**DATA FOR PROCESSING**
◆ ◆ ◆ ◆ ◆

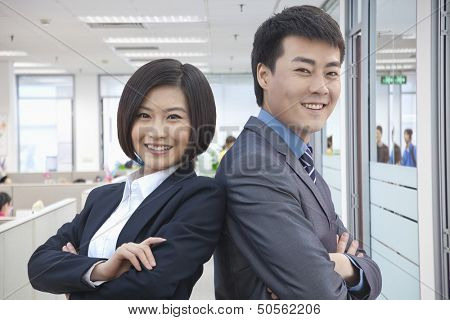 Two Business People with Arms Crossed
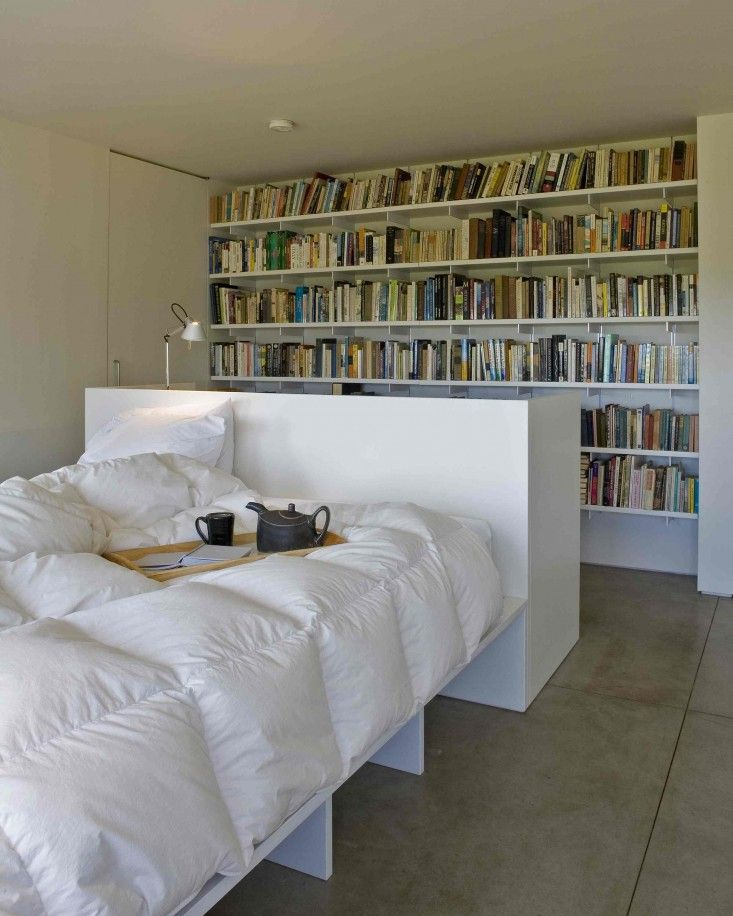 Bedroom in a contemporary Maine house built on a budget, designed by architect Bruce Norelius | Remodelista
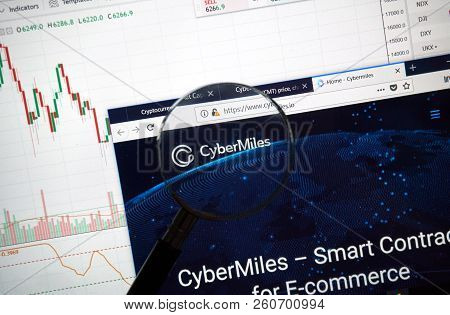 Montreal, Canada - September 8, 2018: Cybermiles Altcoin Site Under Magnifying Glass. Blockchain Is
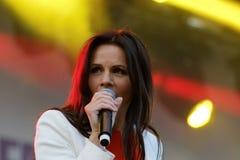 Woman in white jacket and orange shirt singing Stock Photos
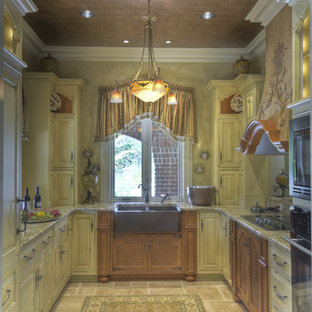Mid-sized french country enclosed kitchen ideas - Mid-sized french country u-shaped travertine floor and beige floor enclosed kitchen photo in Philadelphia with a farmhouse sink, raised-panel cabinets, light wood cabinets, granite countertops, paneled appliances and no island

◆ ◆ ◆ ◆ ◆

**WORK REQUIRED**
From the top of the listing above, repeat each line exactly until you reach the line containing "Woman in white", and repeat that one too. Leave the pictures out.

**RESULT**
 Two Business People with Arms Crossed
 Bedroom in a contemporary Maine house built on a budget, designed by architect Bruce Norelius | Remodelista
 Montreal, Canada - September 8, 2018: Cybermiles Altcoin Site Under Magnifying Glass. Blockchain Is
 Woman in white jacket and orange shirt singing Stock Photos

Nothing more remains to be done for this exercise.